**The task**
Which lines in the records below contain the string "cabinet"? Gather all of them and copy each line in full.
##########
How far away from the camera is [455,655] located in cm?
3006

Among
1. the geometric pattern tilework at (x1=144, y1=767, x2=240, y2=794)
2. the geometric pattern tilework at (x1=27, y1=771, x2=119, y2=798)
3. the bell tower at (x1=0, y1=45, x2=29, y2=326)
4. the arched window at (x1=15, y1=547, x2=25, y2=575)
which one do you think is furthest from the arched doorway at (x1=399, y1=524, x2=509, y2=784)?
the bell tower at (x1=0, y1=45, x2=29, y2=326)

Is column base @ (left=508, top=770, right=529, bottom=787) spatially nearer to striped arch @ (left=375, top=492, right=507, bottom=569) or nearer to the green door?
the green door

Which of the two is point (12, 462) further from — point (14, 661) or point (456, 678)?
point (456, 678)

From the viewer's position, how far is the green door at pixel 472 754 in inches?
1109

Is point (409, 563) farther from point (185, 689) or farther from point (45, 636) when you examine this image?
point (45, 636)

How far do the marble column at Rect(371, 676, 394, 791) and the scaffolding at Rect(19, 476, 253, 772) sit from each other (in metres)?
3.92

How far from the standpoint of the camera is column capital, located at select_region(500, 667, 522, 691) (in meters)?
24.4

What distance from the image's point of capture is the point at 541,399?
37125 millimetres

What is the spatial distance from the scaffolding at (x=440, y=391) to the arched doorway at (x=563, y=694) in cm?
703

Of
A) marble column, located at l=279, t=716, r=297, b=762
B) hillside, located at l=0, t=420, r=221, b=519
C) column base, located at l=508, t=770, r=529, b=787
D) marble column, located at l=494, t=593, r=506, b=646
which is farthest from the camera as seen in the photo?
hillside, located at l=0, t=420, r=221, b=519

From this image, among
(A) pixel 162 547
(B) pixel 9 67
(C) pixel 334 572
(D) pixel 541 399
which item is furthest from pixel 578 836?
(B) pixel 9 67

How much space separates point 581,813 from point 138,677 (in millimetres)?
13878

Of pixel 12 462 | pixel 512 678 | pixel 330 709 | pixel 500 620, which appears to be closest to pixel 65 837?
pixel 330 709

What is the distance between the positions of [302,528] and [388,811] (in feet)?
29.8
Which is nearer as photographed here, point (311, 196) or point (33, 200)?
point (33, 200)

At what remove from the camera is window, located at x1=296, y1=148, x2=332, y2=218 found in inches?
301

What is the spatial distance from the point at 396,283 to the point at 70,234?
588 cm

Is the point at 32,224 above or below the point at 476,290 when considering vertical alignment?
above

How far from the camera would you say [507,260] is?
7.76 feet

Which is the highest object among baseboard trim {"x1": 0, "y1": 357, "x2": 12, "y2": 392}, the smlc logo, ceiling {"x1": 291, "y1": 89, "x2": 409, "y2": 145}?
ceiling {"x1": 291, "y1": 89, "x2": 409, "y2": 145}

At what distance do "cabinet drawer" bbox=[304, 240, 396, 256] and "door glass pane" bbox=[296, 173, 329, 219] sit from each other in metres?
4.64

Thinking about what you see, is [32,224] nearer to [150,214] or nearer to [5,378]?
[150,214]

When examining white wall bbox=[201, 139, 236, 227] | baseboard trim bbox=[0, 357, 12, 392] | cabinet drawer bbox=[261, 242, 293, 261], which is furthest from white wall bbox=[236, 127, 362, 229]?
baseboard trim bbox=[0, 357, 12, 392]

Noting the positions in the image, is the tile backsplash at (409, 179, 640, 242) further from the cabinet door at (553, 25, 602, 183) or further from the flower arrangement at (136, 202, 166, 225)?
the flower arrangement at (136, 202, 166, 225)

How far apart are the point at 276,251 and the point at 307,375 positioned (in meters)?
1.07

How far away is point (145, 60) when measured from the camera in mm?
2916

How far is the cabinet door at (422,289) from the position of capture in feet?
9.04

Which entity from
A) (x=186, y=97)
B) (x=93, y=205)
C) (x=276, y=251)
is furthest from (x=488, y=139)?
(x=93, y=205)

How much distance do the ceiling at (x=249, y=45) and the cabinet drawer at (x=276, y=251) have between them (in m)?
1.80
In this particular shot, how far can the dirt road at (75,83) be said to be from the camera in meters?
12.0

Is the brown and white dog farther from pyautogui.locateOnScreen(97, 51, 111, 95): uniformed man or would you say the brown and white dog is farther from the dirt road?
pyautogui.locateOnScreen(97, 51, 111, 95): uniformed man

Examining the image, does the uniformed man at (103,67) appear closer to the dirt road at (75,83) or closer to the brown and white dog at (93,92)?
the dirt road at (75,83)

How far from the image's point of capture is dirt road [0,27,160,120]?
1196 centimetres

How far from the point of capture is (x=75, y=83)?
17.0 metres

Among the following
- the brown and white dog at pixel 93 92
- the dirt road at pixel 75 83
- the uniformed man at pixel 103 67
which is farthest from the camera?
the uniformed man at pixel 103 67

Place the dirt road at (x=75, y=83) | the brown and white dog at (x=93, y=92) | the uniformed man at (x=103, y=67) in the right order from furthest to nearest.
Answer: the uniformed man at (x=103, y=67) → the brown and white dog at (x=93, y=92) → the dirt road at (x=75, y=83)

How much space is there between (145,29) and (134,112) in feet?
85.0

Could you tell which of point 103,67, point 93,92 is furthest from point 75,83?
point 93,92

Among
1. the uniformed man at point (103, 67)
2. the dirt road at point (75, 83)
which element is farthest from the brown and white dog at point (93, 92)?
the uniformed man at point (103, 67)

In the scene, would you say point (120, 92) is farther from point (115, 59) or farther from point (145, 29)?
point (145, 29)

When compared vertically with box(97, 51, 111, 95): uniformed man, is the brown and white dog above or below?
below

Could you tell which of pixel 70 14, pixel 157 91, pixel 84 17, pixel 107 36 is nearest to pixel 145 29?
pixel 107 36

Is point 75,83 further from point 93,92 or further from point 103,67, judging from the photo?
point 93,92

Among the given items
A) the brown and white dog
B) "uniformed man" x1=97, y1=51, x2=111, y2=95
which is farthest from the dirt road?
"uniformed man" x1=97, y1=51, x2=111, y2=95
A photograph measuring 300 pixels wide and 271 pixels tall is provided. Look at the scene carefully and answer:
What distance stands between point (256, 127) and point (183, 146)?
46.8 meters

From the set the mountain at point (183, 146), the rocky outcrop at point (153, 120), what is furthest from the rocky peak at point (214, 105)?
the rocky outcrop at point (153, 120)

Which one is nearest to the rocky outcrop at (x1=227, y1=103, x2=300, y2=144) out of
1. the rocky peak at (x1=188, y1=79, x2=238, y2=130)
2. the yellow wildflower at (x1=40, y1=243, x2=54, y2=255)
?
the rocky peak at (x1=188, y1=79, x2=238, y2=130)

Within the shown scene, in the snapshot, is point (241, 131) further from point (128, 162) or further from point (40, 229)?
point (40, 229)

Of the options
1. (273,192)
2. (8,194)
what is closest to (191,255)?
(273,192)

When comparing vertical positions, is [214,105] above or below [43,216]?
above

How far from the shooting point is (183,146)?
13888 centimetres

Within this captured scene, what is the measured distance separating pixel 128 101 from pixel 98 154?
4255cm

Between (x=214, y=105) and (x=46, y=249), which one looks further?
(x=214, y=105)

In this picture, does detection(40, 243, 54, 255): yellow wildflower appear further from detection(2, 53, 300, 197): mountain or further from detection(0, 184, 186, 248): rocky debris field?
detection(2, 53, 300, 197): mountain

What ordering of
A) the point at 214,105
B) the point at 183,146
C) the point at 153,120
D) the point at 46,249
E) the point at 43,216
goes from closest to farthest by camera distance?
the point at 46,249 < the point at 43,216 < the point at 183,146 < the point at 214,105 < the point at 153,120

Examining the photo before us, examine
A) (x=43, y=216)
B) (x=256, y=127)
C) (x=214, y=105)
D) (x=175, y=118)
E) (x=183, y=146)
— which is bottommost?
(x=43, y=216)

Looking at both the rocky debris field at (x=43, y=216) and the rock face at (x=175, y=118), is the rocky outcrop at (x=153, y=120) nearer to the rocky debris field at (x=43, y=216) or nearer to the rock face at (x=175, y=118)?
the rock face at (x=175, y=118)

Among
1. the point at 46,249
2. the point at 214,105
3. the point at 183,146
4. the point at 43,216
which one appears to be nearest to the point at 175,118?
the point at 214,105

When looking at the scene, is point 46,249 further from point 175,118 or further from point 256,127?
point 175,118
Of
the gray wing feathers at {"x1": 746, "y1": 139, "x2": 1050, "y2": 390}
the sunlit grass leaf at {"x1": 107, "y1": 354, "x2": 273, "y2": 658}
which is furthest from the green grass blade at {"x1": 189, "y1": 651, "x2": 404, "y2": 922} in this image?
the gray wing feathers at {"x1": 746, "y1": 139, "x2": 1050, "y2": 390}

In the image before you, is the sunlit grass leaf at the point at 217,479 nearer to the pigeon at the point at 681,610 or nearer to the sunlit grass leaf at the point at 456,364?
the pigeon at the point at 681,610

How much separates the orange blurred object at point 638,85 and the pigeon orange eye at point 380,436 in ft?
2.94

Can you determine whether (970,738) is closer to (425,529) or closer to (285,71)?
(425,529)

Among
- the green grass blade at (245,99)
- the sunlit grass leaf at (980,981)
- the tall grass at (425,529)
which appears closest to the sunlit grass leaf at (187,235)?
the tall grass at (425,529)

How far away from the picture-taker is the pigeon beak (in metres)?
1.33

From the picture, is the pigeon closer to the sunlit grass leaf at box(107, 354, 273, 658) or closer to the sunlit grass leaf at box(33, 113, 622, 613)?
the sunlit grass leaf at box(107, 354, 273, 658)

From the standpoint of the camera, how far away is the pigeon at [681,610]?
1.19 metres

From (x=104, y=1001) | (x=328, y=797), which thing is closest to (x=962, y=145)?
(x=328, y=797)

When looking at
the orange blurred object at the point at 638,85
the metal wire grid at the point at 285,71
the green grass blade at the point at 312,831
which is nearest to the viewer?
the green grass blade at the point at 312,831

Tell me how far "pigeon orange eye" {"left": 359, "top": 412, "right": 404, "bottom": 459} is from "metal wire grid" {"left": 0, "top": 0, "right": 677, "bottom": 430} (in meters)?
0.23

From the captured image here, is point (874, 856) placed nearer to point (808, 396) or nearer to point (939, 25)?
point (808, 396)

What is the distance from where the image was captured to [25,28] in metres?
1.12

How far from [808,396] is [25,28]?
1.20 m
##########
**Solution for this task**
At what distance do "cabinet drawer" bbox=[304, 240, 396, 256] and "door glass pane" bbox=[296, 173, 329, 219] sit from each other in metres?
When examining white wall bbox=[201, 139, 236, 227] | baseboard trim bbox=[0, 357, 12, 392] | cabinet drawer bbox=[261, 242, 293, 261], which is furthest from white wall bbox=[236, 127, 362, 229]?
Noting the positions in the image, is the tile backsplash at (409, 179, 640, 242) further from the cabinet door at (553, 25, 602, 183) or further from the flower arrangement at (136, 202, 166, 225)?
How far is the cabinet door at (422,289) from the position of capture in feet?
How much distance do the ceiling at (x=249, y=45) and the cabinet drawer at (x=276, y=251) have between them (in m)?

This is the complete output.